A guidare la scena, Giusi Merli, nel ruolo di un’ex attrice che ha perso quasi tutto, tranne una cosa: un monologo da Re Lear. “Durante le improvvisazioni, Giusi ha portato questo suo cavallo di battaglia e ci è sembrato perfetto utilizzare questa sua memoria. E quindi raccontare come questa donna attrice perde tutto, perde il marito, perde il ricordo, perde il nome del figlio, ma l’ultima scheggia che le rimane dentro fino alla fine è questo monologo, è questa voglia di reinterpretare quel Lear”. E proprio da qui arriva uno degli snodi drammaturgici dello spettacolo: “Uno dei centri del Re Lear è comunque il tema dell’eredità. Anche noi ci siamo chieste che tipo di eredità lasci il contatto con la perdita della memoria di un genitore. Perché nel momento in cui un genitore si dimentica di me, anch’io sono portata a chiedermi: chi sono?”. Una domanda identitaria che trova corpo sulla scena. Ogni oggetto è un relitto, ogni gesto un’eco di qualcosa che è già stato. Eppure non c’è solo dolore. “La leggerezza di cui ci parla Italo Calvino è, per me, sempre la strada migliore per arrivare a far fare anche un salto mortale allo spettatore. Parto sempre dall’ironia per poi attraversare il dolore. Mi sembra l’unica strada possibile”.
La drammaturgia è firmata con Linda Dalisi, storica collaboratrice: “Le ho dato un po’ di input iniziali. Lei ha saputo cucire con precisione le immagini di partenza che le avevo affidato, accompagnandomi in un lungo percorso di improvvisazioni. Linda era con me, scriveva, metteva a fuoco e restituiva agli attori, passo dopo passo, una griglia di lavoro sempre più precisa”.

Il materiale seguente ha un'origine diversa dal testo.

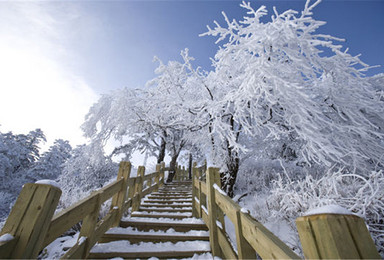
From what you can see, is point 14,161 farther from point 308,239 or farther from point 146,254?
point 308,239

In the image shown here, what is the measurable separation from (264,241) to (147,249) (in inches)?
85.1

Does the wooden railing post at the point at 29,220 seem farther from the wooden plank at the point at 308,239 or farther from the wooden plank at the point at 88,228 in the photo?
the wooden plank at the point at 308,239

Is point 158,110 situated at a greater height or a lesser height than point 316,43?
greater

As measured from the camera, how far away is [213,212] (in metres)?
2.61

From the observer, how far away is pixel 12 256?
3.65 feet

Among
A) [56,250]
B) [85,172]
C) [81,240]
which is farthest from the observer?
[85,172]

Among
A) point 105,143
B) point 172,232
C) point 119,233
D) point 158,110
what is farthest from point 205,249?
point 105,143

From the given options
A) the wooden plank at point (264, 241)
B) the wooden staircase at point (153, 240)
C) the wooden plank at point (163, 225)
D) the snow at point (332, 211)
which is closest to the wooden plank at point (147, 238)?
the wooden staircase at point (153, 240)

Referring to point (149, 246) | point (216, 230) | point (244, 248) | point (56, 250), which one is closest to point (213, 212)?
point (216, 230)

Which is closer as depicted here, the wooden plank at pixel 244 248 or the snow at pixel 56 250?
the wooden plank at pixel 244 248

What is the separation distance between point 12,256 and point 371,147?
6.40 meters

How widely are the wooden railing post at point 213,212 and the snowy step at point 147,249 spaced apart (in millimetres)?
228

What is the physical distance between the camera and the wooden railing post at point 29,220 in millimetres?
1142

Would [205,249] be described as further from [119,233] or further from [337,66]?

Nel cast anche Francesca Farcomeni, Piero Lanzellotti, Ermanno De Biagi e Mona Abokhatwa. “Quello che ho cercato di fare, e che continuo a fare anche nel nuovo progetto, è costruire una compagnia ibrida. Mi piace includere figure che si confrontano per la prima volta con il lavoro scenico e il palcoscenico: trovo che questo cortocircuito sia molto interessante, capace di aprire strade stimolanti”. Ed è proprio Abokhatwa, nei panni della badante, a raccontare in scena il significato della matrioska – oggetto ricorrente che ha accompagnato la memoria del Lear messo in scena a San Pietroburgo: “Mi capita spesso di portare in scena oggetti che mi appartengono. Sono come testimoni”.
E ora che la trilogia si chiude, cosa viene dopo? “Sto lavorando a Oltre, un nuovo progetto che debutterà a novembre al Romaeuropa Festival. Lavoriamo su una storia vera: lo spettacolo prende spunto dalla vicenda dell’incidente aereo del Fairchild nel 1972”. Anche lì, tra ciò che resta e ciò che si inventa per sopravvivere, la memoria continua a essere un campo da scavare.